Analysis Model of Employee Performance With BoostingTechnique And BLSMOTE
Table of Content
- Motivation the author
- Preparing the tools for analysis and building model
- Metadata
- Describe the data
- Exploration the data
- Preprocessing data
- Build the model
- Evaluation from the model
- Conclusion
- Motivation the author
The perfomance is the part of extremely important and interesting, because it is proved for its benefit, the company wants employees to work truly according to their skills to achieve well results, without any well results from all employees, then the success in achieving goals will be difficult to achieve.
Best employee performance is the one of illustratation from quality of human resources. This performance represents as person’s success. Human of resources are such as having a critical thinking, curiosity, status, organization, and educational background.
Machine learning is the study of computer algorithms that can improve automatically through experience and by the use of data (T. Mitchell, 1997). It is seen as a part of artificial intelligence. Machine learning algorithms build a model based on sample data, known as “training data”, in order to make predictions or decisions without being explicitly programmed to do so.
In statistics and machine learning, ensembling technique is the method of combining from various set of learners (individual modeling) together, to obtain better predictive performance. Generally, ensembling technique consists of bagging, boosting, and stacking.
- Bagging (bootstrap aggregating) involves having each model in the ensemble vote with equal weight.
- Boosting is sequential ensemble learning technique to convert weak base learners to strong learner that performs better and is less bias.
- Stacking is ensemble technique that combines all machine learning algorithms via meta-learning
From those explanations, we will be analysis and predicting the employee performance with using boosting.
2. Preparing the tools for analysis and building model
Through building model and visualization, we will use R version 4.1.1. For building model, that applies XGBoost (Extreme Gradient Boosting) with package xgboost in R, and for the visualization, we will plot data with ggplot2, ggpubr, and ggcorrplot.
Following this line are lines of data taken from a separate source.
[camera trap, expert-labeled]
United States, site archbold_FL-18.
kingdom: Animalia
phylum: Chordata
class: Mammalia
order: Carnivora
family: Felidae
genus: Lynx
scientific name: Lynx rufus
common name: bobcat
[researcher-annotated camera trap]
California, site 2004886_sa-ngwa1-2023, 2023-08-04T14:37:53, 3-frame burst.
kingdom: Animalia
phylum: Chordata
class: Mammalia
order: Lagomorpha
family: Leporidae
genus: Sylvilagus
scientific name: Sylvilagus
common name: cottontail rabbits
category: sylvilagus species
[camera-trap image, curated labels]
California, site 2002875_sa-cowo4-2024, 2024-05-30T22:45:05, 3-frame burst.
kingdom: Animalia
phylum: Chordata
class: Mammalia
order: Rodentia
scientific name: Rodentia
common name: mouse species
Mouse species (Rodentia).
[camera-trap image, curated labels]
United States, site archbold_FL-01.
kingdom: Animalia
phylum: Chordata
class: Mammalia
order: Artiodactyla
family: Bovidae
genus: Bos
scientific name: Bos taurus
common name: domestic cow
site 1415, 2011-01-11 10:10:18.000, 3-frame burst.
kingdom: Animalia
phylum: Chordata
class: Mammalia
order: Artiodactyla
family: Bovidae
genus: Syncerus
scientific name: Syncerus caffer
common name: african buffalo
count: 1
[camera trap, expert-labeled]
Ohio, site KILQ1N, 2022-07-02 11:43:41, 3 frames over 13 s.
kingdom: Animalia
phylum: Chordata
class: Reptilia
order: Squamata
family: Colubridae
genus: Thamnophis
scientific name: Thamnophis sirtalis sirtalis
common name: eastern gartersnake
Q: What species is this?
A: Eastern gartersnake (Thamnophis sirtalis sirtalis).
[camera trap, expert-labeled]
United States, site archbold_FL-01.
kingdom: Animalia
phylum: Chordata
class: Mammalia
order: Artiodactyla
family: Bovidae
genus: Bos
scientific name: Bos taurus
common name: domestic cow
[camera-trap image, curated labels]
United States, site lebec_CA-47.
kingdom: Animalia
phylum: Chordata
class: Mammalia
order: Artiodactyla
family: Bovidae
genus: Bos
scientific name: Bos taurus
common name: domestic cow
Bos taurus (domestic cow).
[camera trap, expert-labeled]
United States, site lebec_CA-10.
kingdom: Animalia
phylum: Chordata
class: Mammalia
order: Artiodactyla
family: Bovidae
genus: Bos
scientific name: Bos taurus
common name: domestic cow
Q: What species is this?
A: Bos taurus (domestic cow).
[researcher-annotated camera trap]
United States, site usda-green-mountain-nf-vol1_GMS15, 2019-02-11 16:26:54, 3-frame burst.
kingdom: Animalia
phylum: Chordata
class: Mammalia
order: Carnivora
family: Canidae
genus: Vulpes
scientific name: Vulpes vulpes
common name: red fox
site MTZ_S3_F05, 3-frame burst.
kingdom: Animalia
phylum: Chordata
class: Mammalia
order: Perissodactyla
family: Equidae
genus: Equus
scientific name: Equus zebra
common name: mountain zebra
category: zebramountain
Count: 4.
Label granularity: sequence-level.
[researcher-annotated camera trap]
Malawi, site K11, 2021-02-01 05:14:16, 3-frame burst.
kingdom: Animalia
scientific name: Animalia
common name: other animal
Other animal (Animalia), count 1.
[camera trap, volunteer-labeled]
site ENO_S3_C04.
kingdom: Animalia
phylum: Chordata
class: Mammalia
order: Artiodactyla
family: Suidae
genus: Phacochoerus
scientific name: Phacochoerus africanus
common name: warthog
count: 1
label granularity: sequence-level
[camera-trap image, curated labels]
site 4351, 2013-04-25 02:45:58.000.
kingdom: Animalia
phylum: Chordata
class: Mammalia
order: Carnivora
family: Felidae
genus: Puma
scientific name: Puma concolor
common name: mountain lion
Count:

BLSMOTE (Borderline-SMOTE) algorithms attempt to learn the borderline of each class, where these borderline instances and the ones nearby are more likely to be misclassified than the ones far from the borderline (H.Han et al., 2005). Finding the optimal k value, we will use factoextra and NbClust.
3. Metadata
Each of number of training and testing data are 8153 and 3000. There are 21 predictor variables and the rest are predictive variable. Here the list of predictor variables:
- job_level : Category type
- job_duration_in_current_job_level : Numeric type
- person_level : Category type
- job_duration_in_current_person_level :Numeric type
- job_duration_in_current_branch : Numeric type
- Employee_type : Category type
- gender : Category type
- age : Numeric type
- marital_status_maried.Y.N : Binary type
- number_of_dependeces : Numeric type
- Education_level : Category type
- GPA : Numeric type
- year_graduated : Numeric type
- job_duration_from_training: Numeric type
- branch_rotation: Numeric type
- job_rotation: Numeric type
- assign_of_otherposition: Numeric type
- annual.leaves: Numeric type
- sick_leaves: Numeric type
- Last_achievement_.: Numeric type
- Achievemnet_above_100._during3quartal: Numeric type
4. Describe the type data
glimpse(data_training)
glimpse(data_testing)
Here’s a display of the training and testing data after importing. Before we do visualization data, first thing, we make sure whether each predictor has either missing value or not.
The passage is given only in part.